In Tunisia the insiders were those well connected to the ruling family and in Egypt the insiders were the members of the military, who had a share in the ownership or management of privatized enterprises. The youth protesting in Tunis and Cairo wanted to start businesses, enter industries, compete for places in companies and see an end to excessive licensing.
Now, in corporatist Tunisia, foreign banking interests are teaming up with Tunisian insiders to launch a new round of infrastructure projects, including important initiatives in the desert. These projects would not contribute to the advancement of the young Tunisians, who are looking for a career, not temporary construction work. In Egypt, the interim government and the military seek loans to start new infrastructure projects. In the past, if projects do not pay back, the IMF made it possible for governments in fiscal trouble to pay back their creditors. With the repayment of the loan from the IMF, the latter signaled it was safe for private creditors to resume lending, secure in the knowledge the IMF will guarantee repayment again.
In corporatist Europe, a new sort of alliance has emerged. The politicians want sovereign bonds rated risk-free in order to be able to borrow at very low interest rates and the banks want sovereign debt to be rated so risk-free that no capital is required against bank holdings of these assets. This was accomplished through an implicit commitment to bail out a government in the event that it has serious difficulty servicing its sovereign debt.
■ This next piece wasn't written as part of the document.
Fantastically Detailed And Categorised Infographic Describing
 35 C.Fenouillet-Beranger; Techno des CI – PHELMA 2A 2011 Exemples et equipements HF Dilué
This alliance may seem to benefit the insiders, both the politicians and the banks. But the implicit bond guarantees impose costs on the public. The economic system would work better if creditors bore the risk of the state’s default and set interest rates correspondingly high. That way, the state would no longer have an artificial advantage in debt markets over the private enterprises that borrow – an advantage on top of the advantage the state derives from its size and whatever reputation it can establish. And the governments will no longer be subsidized to take the risks caused by heavy debt levels.